AltTrans: Transcript pattern variants annotated for both alternative splicing and alternative polyadenylation
- Equal contributors
1 European Bioinformatics Institute, Wellcome Trust Genome Campus, Hinxton, Cambridge, CB10 1SD, UK
2 INSERM ERM206, Université de la Méditerranée, Luminy case 928 – 13 288 Marseille Cedex 09, France
3 18 Crispin Close, Haverhill, Suffolk, CB9 9PT, UK
4 4 Copperfields, Saffron Walden, Essex, CB11 4FG, UK
BMC Bioinformatics 2006, 7:169 doi:10.1186/1471-2105-7-169Published: 23 March 2006
The three major mechanisms that regulate transcript formation involve the selection of alternative sites for transcription start (TS), splicing, and polyadenylation. Currently there are efforts that collect data & annotation individually for each of these variants. It is important to take an integrated view of these data sets and to derive a data set of alternate transcripts along with consolidated annotation. We have been developing in the past computational pipelines that generate value-added data at genome-scale on individual variant types; these include AltSplice on splicing and AltPAS on polyadenylation. We now extend these pipelines and integrate the resultant data sets to facilitate an integrated view of the contributions from splicing and polyadenylation in the formation of transcript variants.
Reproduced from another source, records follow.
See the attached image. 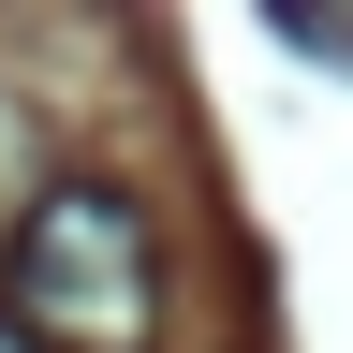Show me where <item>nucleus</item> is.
Masks as SVG:
<instances>
[{
  "label": "nucleus",
  "mask_w": 353,
  "mask_h": 353,
  "mask_svg": "<svg viewBox=\"0 0 353 353\" xmlns=\"http://www.w3.org/2000/svg\"><path fill=\"white\" fill-rule=\"evenodd\" d=\"M0 324L30 353H148L162 339V236L118 176H59L0 236Z\"/></svg>",
  "instance_id": "1"
},
{
  "label": "nucleus",
  "mask_w": 353,
  "mask_h": 353,
  "mask_svg": "<svg viewBox=\"0 0 353 353\" xmlns=\"http://www.w3.org/2000/svg\"><path fill=\"white\" fill-rule=\"evenodd\" d=\"M0 353H30V339H15V324H0Z\"/></svg>",
  "instance_id": "2"
}]
</instances>
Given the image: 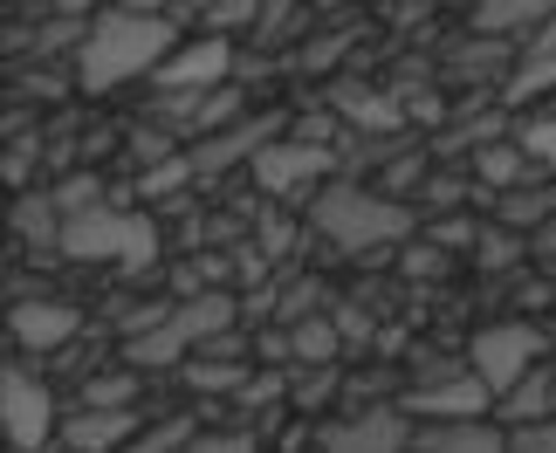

The AltSplice pipeline examines gene-transcript alignments and delineates alternative splice events and splice patterns; this pipeline is extended as AltTrans to delineate isoform transcript patterns for each of which both introns/exons and 'terminating' polyA site are delineated; EST/mRNA sequences that qualify the transcript pattern confirm both the underlying splicing and polyadenylation. The AltPAS pipeline examines gene-transcript alignments and delineates all potential polyA sites irrespective of underlying splicing patterns. Resultant polyA sites from both AltTrans and AltPAS are merged. The generated database reports data on alternative splicing, alternative polyadenylation and the resultant alternate transcript patterns; the basal data is annotated for various biological features. The data (named as integrated AltTrans data) generated for both the organisms of human and mouse is made available through the Alternate Transcript Diversity web site at http://www.ebi.ac.uk/atd/ webcite.
The reported data set presents alternate transcript patterns that are annotated for both alternative splicing and alternative polyadenylation. Results based on current transcriptome data indicate that the contribution of alternative splicing is larger than that of alternative polyadenylation.